Jo found herself imagining them, her husband and Arkadius – young and trim and tanned – swimming in the sea at dawn, the salty coolness of the Mediterranean a pleasing shock when they’d just got out of bed, the light soft on the water, which was often so still, early in the day. They would have been looking forward to breakfast on the terrace: fresh orange juice, coffee, crusty bread with ripe tomatoes and goat’s cheese. She shook herself.
‘I rang to find out if there’d been any movement on the house.’
‘Umm . . . yeah . . . about that . . .’
‘Did the agent come round?’
‘I think we need to talk, Lawrence. Can we meet?’
‘We could. What’s this about, Jo?’
‘Are you around later? Same place?’
She heard the puzzled silence as she refused to answer his question.
‘Sure. Could be there about eleven-thirty.’
‘See you then.’
Jo felt a quiet churning in her stomach as she contemplated telling her husband that she wasn’t going to sell the house yet. She knew how much he worried about money. Always had, it was the one area of his life that his exuberance and flair failed to reach. Brought up in that careful, penny-pinching, hedge-trimming way of his parents, it was in the blood. She had always been more cavalier, more certain that something would come along. Of course now she was paying for that nonchalance with her lack of pension and publishing prospects. But she was adamant she wouldn’t give in to his anxiety. Not yet.
He was sitting at a table outside when she arrived. The day was warm and she was sweating from the walk. This time he didn’t get up or offer to get her a coffee, although he had his own, half drunk, in front of him.
‘Hi.’
‘Hi, you look well.’ Which he did, his fair skin tanned as much as it ever did, his blue eyes bluer by contrast. He was wearing the grey-and-white-striped shirt with the button-down collar she had bought him about five years ago – one of his favourites.
‘So what did you want to say that couldn’t be said over the phone?’
Jo sat down, taking her time. On the way over she had been working out how she would tell him. Her instinct was to apologize, but she remembered Donna’s rant, and deleted that bit –
she
had nothing to apologize for.

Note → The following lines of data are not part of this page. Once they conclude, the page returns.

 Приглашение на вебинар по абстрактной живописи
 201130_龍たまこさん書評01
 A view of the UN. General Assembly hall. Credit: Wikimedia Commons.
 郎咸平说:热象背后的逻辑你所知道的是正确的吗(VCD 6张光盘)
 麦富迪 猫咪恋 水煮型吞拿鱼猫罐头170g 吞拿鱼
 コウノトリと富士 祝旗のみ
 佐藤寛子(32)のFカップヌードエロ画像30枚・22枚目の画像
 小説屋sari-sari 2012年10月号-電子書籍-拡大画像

In the end she decided there was no good way of delivering bad news, so she just came out with it.
‘I don’t want to sell the house just yet. I don’t feel ready.’
Lawrence’s expression darkened. He probably knows, she thought, that it won’t help if he gets angry.

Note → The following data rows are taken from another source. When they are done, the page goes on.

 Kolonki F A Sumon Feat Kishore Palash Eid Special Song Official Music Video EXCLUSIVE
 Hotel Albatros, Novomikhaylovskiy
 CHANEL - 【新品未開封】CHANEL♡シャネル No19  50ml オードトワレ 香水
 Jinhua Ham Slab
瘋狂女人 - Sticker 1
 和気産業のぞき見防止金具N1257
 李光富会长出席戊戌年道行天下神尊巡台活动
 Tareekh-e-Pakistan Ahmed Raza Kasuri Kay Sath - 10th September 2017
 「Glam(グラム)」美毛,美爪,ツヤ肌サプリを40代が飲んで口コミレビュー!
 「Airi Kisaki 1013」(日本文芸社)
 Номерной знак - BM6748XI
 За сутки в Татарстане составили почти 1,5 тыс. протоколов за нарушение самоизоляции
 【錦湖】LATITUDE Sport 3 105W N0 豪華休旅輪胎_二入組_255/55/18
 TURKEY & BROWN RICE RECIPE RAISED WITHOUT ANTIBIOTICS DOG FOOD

‘OK . . .’ the syllable was drawn out. ‘And what made you change your mind?’
‘Meeting the Foxton’s girl; facing the reality of having prospective buyers snooping round the house; the thought of moving from our home.’
‘But you must have realized all that before.’ His voice was tight.
‘I suppose, in theory.’
‘Well, I can’t afford to rent a place and sub your life, pay for all the stuff on the house. I just can’t do it on my pension.’ Jo watched him take a deep breath. ‘You said you were OK with it. I’ve predicated my whole life on having that money in the next two months or so. The house is a goldmine. I know it’ll be snapped up the second it goes on the market.’
Don’t apologize
, she repeated to herself.
‘I mean when do you think you
will
be ready? Two months, six months? When, Jo?’ His panic was palpable in the rapid blinking of his eyelids, the twisting of the empty sugar packet beside his cup. Not his, he didn’t take sugar.
‘I don’t know,’ she replied truthfully.
‘So . . . what? I’m supposed to hang fire until you are? This is my house too, you know. I’m the one who’s paid the mortgage all these years. I paid for the glass doors to be put in. I paid for the new boiler . . . Anyway, it’s ridiculous, you living in that huge house on your own.’
Jo’s heart was emitting a dull, angry thud in her chest.
‘The whole thing’s ridiculous,’ she said quietly.
‘What’s that supposed to mean?’
‘Well, you and Arkadius, us being apart . . .’
Lawrence took a long, bitter breath, raising himself up in his chair from his previously slumped position.